Le racisme en Suisse en 2016

Zurich, 01 février 2016

La Suisse – un paradis pour néonazis?

Les mouvements de migration permanents vers l’Europe et les menaces terroristes continuent d’influencer le débat public en Suisse. En 2016, les mots-clés «politique d’emprise étrangère», «réfugiés/demandeurs d’asile», «musulmans/islamistes», «burqa/interdiction de la burqa», «néonazis» et «extrémisme de droite» ont dominé les débats dans les médias.

Depuis 40 ans, le baromètre des préoccupations de Credit Suisse (CS) nous renseigne sur l’état d’esprit qui règne en Suisse. En 2016, ce fameux baromètre a fêté un anniversaire et au total 1010 citoyens suisses ont été interrogés sur leur ressenti actuel. «Les principales préoccupations des Suisses semblent moins inquiétantes et ils sont globalement plus optimistes», écrit CS. Le chômage et le chômage des jeunes ainsi que la question des étrangers et des réfugiés restent toutefois les principaux sujets de préoccupation de la population.

La peur de l’étranger reste tenace et les ressentiments xénophobes sont toujours latents comme le montrent les innombrables commentaires et publications dans les réseaux sociaux ou dans les articles de journaux en ligne parus l’an dernier. Les éléments déclencheurs ont été les attaques terroristes (notamment à Nice et à Berlin) et la problématique persistante de la question des réfugiés en Europe. Les débats autour de la mise en œuvre de l’initiative d’immigration de masse a également suscité des débats houleux et explosifs.

La chronologie des incidents racistes que la GRA publie en collaboration avec la  Société pour les minorités en Suisse (GMS) a fait état en 2016 d’un nombre d’incidents similaire à 2015.

Il est important de noter que ce nombre est représentatif dans la mesure où la chronologie des incidents indiquée est celle qui est publiée dans les médias. Il s’agit d’une surveillance des médias permettant de se faire une image de l’ambiance générale en Suisse n’ayant toutefois pas la prétention d’être exhaustive sur le plan statistique.

- Matériel présenté -

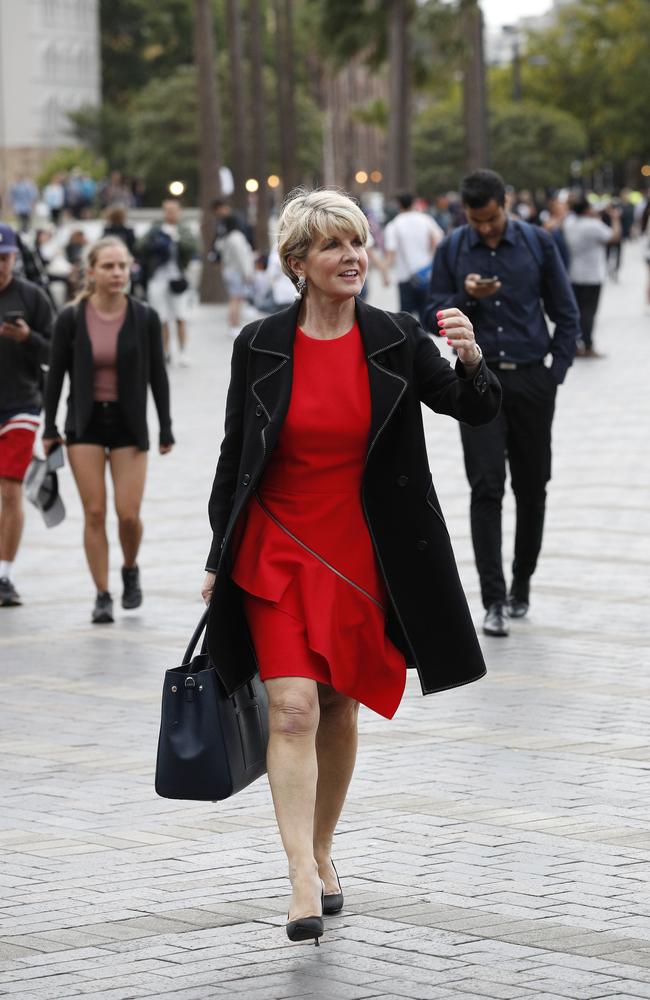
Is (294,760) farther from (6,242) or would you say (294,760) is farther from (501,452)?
(6,242)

- Consignes -
• a. Selon l'extrait sur le racisme en Suisse, combien de citoyens suisses ont été interrogés en 2016 pour le baromètre des préoccupations de Credit Suisse ?
• b. Reprenez l'extrait sur le racisme en Suisse en 2016 à partir de sa dernière phrase et rédigez-en la suite.

- Réponses -
• a. Au total, 1010 citoyens suisses ont été interrogés.

• b.
Les chiffres réels relatifs aux incidents racistes ont été en 2016 également très élevés. La GRA et la GMS ont par exemple reçu presque quotidiennement des messages de victimes d’incidents racistes ou des signalements de violation de la législation contre le racisme. Cela concernait souvent Internet et/ou les réseaux sociaux et n’a par conséquent pas été pris en compte dans la chronologie.

Les incidents n’étant pas mentionnés dans les médias sont publiés chaque année par le «Réseau de centres de conseil pour les victimes du racisme» (coordonné par l’association humanrights.ch et la Commission fédérale contre le racisme – CFR) dans le cadre d’un rapport sur les incidents racistes traités dans le cadre de consultations. Dans ces rapports, les histoires de cas saisies dans une base de données commune de manière anonyme par des centres de conseil affiliés, sont évaluées. Par ailleurs, la CFR publie également au début de l’été, un rapport annuel relatant les décisions et les jugements rendus sur le plan national et international en matière de discrimination raciale dans différents domaines de l’existence.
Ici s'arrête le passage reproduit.